**Source extract**
[Start of section]
Woman Donates Kidney to Stranger, Now They're Getting Married
She gave him her kidney, then her heart.
— -- A year ago, Ashley McIntyre decided to donate her kidney to a total stranger. Today, she's engaged to him, and their baby is due in June.
"As soon as we started dating -- not long after that -- was when we realized, this was it," McIntyre, 25, told ABC News.
It all started January 2014 when McIntyre overheard her mother and grandmother talking about a story they heard on the radio about a 25-year-old man her age in need of a kidney transplant.
They said this man had lost his father to brain cancer in 2012 and had had his house burned down on Christmas Day 2011, and McIntire's mother commented that if it weren't for her health problems, she would give him a kidney. She had type-O blood, which is the universal donor.
"It was just like one thing after another for them," McIntyre said. "I was like, 'Well, I'm type-O and I don't have any health problems.'"
The next day, she called to volunteer her kidney, and the testing started shortly thereafter, she said. McIntyre didn't want to meet the man, Danny Robinson, until she knew she was a match, fearing that she would get his hopes up, she said.
When they finally did meet, in March, McIntyre was nervous, she said. And though she thought he was cute, she never dreamed they would date.
"As soon as we started talking, it was like our families had known each other forever," McIntyre said.
Dr. Malay Shah of the University of Kentucky Transplant Center told ABC News the surgery happened in April. He explained that Robinson had a kidney disease called IgA nephropathy, which put him into full kidney failure when he was 23 because his immune system attacked his kidneys, preventing them from properly filtering blood and removing toxins.
Robinson had been on dialysis for two years, Shah said
If he waited for a kidney from a deceased donor, it could take an average of three years, Shah said. Getting on local radio changed everything for him.
"I don't know why he did it, but I'm glad he did," Shah said.
After the surgery, which took a few days of recovery in the hospital, McIntyre and Robinson stayed in touch. It wasn't until Memorial Day weekend that they started dating, she said.
"On June fifth, we made it official," she said.
And on Christmas Day, after all the presents were opened, Robinson pulled out one more gift: a small, wrapped box containing an engagement ring. He got down on one knee and asked her to marry him.
"He is truly a genuinely good person," McIntyre said. "We have so much fun together."
Their baby girl is due in June.
"He's going to be a great dad," she said.
[End of section]
**Explore the material**
• a. According to the kidney donation article, are these statements correct? Answer yes or no for each and quote the words that decide it.
(i) The transplant surgery took place in April.
(ii) Robinson had been on dialysis for three years.
(iii) McIntyre and Robinson started dating on Memorial Day weekend.
• b. Recast the paragraph of the kidney donation article that begins "Dr. Malay Shah of the University of Kentucky Transplant Center" as a bulleted list with its main facts.
The stored data has nothing to do with the kidney donation article.

**Stored data**
[Start of section]
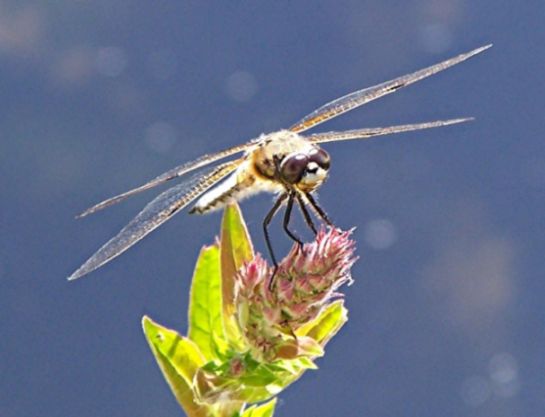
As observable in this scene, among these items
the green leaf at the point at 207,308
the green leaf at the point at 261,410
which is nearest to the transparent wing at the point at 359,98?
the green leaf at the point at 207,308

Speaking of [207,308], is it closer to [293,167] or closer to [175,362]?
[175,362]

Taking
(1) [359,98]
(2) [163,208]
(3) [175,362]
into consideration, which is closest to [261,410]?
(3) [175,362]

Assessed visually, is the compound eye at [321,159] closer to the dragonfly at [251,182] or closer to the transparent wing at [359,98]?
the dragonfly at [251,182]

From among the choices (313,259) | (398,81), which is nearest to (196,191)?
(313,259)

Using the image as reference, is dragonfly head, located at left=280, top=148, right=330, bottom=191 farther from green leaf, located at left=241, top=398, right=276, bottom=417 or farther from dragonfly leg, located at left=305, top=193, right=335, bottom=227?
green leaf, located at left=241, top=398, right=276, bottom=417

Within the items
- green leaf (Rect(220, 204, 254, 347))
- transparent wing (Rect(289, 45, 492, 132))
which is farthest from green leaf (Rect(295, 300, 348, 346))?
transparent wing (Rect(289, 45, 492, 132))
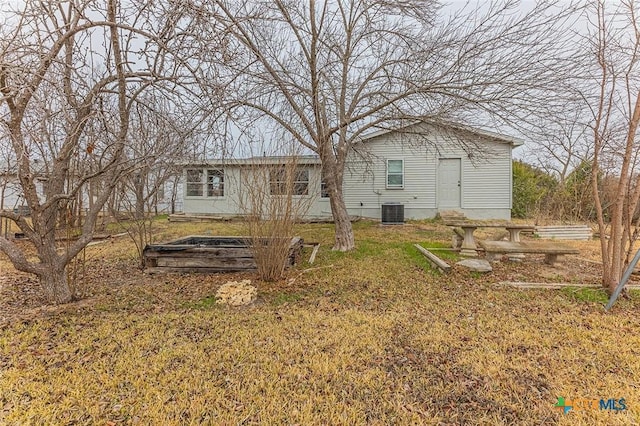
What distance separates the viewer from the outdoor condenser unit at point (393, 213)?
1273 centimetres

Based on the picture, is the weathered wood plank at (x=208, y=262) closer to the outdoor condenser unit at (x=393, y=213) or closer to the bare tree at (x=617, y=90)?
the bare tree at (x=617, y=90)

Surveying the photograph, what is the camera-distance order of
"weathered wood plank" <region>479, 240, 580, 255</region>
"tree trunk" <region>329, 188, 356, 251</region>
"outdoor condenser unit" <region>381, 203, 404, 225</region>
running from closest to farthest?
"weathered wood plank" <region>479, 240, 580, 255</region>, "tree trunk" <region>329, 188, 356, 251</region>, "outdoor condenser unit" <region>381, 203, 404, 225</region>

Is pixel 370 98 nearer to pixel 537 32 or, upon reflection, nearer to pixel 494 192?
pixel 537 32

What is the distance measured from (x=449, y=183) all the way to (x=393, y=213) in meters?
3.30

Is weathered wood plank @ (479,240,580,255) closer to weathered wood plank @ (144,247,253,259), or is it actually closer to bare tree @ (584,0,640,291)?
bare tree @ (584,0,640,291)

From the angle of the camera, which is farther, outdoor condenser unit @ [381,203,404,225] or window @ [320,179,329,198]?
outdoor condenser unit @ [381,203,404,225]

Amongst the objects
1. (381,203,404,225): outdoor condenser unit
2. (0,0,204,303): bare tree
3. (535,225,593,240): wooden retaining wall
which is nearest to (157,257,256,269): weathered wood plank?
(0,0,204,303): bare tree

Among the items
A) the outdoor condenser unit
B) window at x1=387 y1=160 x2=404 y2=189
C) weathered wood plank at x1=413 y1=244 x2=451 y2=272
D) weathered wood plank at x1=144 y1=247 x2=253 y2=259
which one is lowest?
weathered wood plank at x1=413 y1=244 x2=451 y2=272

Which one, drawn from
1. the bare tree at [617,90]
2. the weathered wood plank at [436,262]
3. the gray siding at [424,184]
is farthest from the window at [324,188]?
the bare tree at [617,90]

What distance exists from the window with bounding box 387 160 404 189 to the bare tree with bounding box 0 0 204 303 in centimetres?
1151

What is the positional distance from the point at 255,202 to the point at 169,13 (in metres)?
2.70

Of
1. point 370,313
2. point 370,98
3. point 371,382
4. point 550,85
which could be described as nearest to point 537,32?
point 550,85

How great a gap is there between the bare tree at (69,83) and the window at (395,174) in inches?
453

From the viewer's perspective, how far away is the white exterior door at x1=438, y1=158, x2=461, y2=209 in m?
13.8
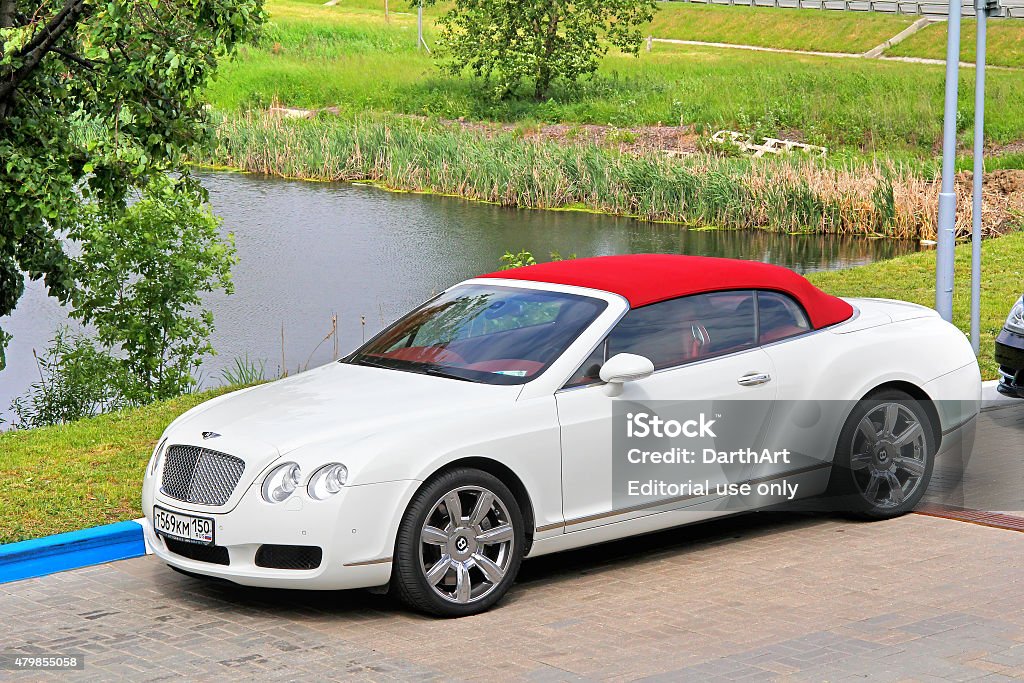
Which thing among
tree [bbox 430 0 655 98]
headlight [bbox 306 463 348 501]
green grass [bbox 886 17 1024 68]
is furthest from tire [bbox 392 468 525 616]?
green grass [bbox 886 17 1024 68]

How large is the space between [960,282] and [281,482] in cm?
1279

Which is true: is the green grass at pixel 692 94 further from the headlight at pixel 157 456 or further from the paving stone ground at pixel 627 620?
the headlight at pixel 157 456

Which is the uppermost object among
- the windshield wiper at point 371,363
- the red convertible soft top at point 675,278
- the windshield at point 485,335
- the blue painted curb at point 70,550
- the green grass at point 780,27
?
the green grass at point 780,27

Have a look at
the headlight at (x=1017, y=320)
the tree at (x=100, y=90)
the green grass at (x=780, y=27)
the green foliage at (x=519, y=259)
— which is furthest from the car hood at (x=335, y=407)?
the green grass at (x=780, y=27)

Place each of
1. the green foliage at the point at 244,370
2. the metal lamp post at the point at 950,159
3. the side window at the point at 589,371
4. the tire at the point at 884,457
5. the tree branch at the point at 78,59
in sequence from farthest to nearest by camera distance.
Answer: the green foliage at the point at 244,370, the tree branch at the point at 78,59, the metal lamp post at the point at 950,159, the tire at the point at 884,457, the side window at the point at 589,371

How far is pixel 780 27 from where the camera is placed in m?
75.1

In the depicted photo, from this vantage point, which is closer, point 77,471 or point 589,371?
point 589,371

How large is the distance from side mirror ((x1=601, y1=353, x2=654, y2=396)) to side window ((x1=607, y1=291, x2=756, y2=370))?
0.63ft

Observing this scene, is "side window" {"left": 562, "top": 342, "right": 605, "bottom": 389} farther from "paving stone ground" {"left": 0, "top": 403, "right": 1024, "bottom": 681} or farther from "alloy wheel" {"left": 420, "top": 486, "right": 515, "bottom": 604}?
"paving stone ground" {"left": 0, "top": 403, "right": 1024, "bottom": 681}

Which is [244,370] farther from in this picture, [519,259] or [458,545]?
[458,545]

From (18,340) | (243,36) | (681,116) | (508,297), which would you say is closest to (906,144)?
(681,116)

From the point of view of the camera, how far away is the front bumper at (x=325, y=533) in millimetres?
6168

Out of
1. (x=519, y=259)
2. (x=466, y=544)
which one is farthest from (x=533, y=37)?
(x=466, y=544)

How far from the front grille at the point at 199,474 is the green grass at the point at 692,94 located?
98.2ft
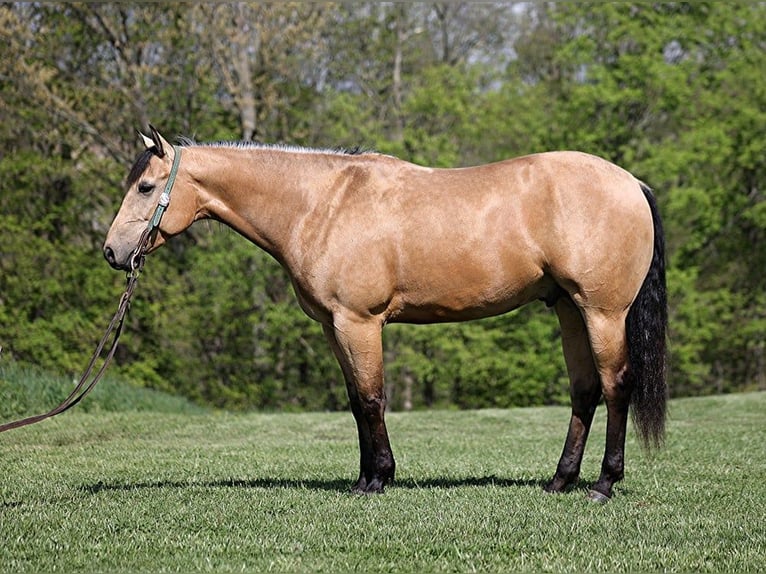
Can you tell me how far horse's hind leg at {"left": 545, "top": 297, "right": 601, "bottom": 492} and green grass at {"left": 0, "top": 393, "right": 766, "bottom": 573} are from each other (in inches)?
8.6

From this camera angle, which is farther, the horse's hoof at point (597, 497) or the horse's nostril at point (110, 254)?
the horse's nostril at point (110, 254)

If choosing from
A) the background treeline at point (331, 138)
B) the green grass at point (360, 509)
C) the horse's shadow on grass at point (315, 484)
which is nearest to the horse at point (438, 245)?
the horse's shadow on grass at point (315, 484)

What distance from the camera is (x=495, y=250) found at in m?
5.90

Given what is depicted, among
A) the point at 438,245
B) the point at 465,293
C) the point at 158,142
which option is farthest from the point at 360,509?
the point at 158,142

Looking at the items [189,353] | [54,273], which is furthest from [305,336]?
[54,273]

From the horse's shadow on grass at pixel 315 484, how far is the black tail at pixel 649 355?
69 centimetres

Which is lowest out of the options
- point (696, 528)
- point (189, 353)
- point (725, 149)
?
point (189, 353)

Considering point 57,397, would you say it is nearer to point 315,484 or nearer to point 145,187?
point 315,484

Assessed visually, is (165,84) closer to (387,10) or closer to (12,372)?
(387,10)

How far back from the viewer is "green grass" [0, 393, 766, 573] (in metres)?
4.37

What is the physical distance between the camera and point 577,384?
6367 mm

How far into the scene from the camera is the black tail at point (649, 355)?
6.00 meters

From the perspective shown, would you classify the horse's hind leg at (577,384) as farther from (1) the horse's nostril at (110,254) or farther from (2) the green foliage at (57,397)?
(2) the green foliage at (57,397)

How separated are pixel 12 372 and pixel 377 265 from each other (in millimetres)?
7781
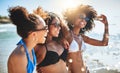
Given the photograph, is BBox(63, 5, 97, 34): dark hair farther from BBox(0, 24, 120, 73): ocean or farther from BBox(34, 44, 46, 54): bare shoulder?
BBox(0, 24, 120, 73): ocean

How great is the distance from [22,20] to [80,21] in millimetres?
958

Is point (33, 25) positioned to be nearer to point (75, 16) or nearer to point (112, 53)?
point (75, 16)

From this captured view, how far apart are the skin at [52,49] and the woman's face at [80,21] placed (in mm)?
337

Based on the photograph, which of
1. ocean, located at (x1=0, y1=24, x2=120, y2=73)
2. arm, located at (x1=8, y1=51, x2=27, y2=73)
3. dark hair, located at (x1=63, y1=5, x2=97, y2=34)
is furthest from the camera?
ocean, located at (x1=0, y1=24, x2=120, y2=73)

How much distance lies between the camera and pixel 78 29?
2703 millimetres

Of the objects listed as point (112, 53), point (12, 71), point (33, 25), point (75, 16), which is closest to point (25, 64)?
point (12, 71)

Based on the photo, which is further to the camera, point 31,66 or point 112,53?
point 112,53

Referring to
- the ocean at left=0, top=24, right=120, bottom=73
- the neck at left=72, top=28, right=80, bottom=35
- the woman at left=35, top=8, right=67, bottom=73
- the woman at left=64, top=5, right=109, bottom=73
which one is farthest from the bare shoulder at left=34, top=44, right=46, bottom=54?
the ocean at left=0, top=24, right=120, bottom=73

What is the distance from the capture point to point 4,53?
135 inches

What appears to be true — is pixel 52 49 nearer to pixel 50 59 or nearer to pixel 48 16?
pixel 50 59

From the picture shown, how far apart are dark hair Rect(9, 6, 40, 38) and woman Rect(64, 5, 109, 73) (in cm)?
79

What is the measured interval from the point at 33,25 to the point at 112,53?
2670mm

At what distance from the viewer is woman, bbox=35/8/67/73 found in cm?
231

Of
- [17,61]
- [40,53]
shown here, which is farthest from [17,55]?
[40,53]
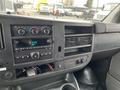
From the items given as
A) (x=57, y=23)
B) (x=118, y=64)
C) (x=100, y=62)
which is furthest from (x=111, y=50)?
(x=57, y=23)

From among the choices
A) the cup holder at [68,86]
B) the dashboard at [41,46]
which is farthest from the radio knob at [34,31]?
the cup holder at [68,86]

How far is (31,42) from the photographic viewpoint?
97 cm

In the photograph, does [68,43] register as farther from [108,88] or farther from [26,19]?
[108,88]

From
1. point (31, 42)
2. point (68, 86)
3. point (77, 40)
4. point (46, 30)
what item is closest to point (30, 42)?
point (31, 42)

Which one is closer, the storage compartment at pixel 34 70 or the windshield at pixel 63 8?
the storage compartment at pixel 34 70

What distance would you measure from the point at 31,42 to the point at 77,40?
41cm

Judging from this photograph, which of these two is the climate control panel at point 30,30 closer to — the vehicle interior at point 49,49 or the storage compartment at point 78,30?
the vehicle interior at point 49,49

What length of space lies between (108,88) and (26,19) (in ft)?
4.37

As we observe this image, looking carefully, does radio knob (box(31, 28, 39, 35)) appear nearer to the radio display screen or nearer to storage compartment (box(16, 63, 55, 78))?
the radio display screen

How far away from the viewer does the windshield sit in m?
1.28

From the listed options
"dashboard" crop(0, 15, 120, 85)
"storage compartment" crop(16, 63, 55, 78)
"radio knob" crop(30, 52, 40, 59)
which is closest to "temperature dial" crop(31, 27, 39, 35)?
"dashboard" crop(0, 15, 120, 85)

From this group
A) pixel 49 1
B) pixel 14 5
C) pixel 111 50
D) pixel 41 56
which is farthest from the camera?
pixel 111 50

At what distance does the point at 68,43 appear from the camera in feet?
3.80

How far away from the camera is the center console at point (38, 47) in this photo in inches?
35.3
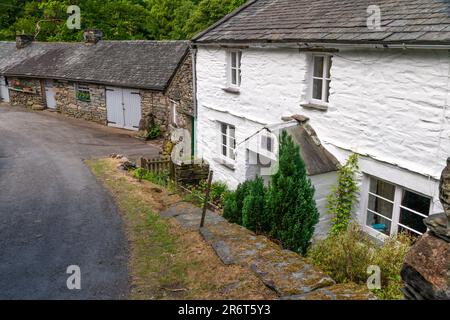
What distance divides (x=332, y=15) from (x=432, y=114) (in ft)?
[End of section]
**Solutions by task**
• a.
(i) Yes: "the surgery happened in April."
(ii) No: "Robinson had been on dialysis for two years"
(iii) Yes: "It wasn't until Memorial Day weekend that they started dating"

• b.
- Source: Dr. Malay Shah, University of Kentucky Transplant Center, speaking to ABC News.
- The surgery took place in April.
- Robinson had a kidney disease called IgA nephropathy.
- He went into full kidney failure at age 23.
- His immune system attacked his kidneys, which kept them from properly filtering blood and removing toxins.